A byproduct of living in such a confusing time is that we develop a taste for heroes and villains to be just as confused as we are. If there’s something about the War on Terror that Traitor captured correctly, it’s that the war is a war with no hero or villain, just soldiers holding on to what they feel is just. The film reveals that even terrorists are conflicted about interpreting the Qur’an as a mass-murder manual, and that many of them are—like any good foot soldier here in America—ordinary men having their dearly held beliefs manipulated by fat cat leaders who pull strings from afar. In one scene, a 17-year-old kid volunteers for a suicide bombing, believing it to be a crown achievement, unafraid of death. Yet when he makes a mistake and sicced on by others, the boy runs for his life. Makes you wonder what it is really that breeds these so-called martyrs.
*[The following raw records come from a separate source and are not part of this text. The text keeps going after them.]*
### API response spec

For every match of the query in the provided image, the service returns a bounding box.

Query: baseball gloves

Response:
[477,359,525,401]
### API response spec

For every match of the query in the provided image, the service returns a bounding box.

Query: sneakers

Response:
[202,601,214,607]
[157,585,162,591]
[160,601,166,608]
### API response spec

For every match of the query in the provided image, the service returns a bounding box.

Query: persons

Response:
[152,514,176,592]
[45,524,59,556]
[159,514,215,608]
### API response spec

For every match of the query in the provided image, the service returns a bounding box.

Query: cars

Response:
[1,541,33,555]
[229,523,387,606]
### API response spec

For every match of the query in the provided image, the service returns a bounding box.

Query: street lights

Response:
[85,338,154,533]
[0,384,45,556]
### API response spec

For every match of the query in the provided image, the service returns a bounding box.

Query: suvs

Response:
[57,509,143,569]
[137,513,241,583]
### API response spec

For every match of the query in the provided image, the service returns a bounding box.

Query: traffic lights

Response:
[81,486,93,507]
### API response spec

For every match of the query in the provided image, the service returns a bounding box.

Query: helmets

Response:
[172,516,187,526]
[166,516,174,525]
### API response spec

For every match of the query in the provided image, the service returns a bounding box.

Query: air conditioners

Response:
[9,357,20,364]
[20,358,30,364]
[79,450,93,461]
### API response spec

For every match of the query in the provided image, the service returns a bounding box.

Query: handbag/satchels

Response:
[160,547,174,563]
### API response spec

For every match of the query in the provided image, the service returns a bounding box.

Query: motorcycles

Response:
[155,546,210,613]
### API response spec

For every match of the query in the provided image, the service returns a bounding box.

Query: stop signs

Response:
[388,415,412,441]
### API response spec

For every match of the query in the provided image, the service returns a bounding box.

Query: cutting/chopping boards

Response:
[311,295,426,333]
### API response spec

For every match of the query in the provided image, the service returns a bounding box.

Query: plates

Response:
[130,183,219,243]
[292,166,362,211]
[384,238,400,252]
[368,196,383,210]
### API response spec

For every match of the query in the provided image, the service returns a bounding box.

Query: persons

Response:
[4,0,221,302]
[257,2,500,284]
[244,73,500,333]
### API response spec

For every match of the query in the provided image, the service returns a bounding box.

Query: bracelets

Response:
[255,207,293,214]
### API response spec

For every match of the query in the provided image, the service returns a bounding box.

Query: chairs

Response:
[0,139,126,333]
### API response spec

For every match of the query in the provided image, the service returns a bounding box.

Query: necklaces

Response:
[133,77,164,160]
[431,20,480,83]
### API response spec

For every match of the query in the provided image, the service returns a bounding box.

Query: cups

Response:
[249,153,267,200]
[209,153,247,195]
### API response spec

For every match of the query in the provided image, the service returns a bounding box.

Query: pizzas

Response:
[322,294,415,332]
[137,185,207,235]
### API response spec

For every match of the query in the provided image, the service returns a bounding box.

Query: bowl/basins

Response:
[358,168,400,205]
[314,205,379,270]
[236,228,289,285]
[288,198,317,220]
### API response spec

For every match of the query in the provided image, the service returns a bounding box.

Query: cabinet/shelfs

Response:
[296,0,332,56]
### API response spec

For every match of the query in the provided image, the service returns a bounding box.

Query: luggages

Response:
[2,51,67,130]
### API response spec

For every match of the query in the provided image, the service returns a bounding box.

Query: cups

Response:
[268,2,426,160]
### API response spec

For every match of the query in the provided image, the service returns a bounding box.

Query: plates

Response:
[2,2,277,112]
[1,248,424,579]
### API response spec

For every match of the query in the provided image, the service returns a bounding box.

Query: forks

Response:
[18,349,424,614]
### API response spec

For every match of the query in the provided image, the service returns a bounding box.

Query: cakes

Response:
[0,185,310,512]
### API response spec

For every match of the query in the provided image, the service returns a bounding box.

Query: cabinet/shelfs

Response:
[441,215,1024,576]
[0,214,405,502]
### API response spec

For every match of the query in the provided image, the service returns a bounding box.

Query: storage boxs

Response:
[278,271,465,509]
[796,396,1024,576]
For a spy thriller, Traitor is actually quite an underwhelming ride. The action never really hits a high note, only serving to break up the monotony of the usual espionage jargon-talks. The story, which takes such ludicrous turns at times, inspires more curiosity than suspense. It’s a very generic stop-the-bomb thriller plot, with tension that doesn’t quite bite and twists that are both predictable and overused. Usually, all this point to a forgettable thriller that’s a dime a dozen, especially since terrorism became such a buzzword. So why is it that Traitor resonated?

I was taken by the movie. Throughout it, I wanted to know what happens next. Not because it sends you to the edge of your seat, pumping you up for the next twist, but because you’re too invested in the characters. Those expecting a Bourne kind of movie would find themselves watching a different movie altogether; something closer in tone to A Mighty Heart than 24. Traitor is not about a super-agent stopping a terrorist cell, but about a humble man of God torn between his faith and his duty.

Those who have seen the Showtime mini-series Sleeper Cell from a couple of years back would find Traitor’s premise very familiar. That’s because they’re exactly the same, both concerning a devout Muslim agent of the United States government strenuously fighting his own inner conflict when he has to go undercover in a sleeper cell. Don Cheadle stars as Samir Horn, a Sudanese-born who witnessed his father killed by a car bomb at the age of twelve. Moving to Chicago soon after, he grew up and joined Special Ops. While fighting alongside the Mujahideen, Samir got in touch with his Islamic roots and disappeared. That is, until they are now the enemy and the FBI tags Samir as a high-value terrorist connected to a series of bombings in Europe. Hot on his trail is Agent Clayton (Guy Pearce), who starts to question if there’s more to Samir than just a traitor and a terrorist.

Despite the silliness of the terrorist schemes and the utter preposterousness of the resolution at the end regarding a synchronized attack on US soil, Traitor is noteworthy for giving us a very sympathetic look at the humans behind the evil facade of terrorism. Of course, it still indulges in scare tactics, convincing us that sleeper agents are undetectable and unsuspecting—the four we follow in this movie: a picket-fence suburbanite, a pretty young college student, a rancher family man, and a pierced hipster Barista. Whodathunk? The real insight is in the cell leader, a swanky borguise who breaks Islamic code by drinking alcohol and eating pork, claiming that it’s necessary to maintain cover; all the while, young people die for his cause. Is it any different from the politics we know?

It is the Samir Horn character that breaks Traitor out of its conventional thriller mold—which, all said and done, plays exactly like every other undercover cop movie from The Departed to Donnie Brasco—because he’s not just unwaveringly Muslim, but also Sudanese before American. Hunted, antagonized and trapped, Samir still nevertheless risks body and soul to fulfill his duty to a country he wasn’t even born in. Traitor reminds that America was never a culture in itself, but a collection of contributing immigrants from all over that band together and survive together.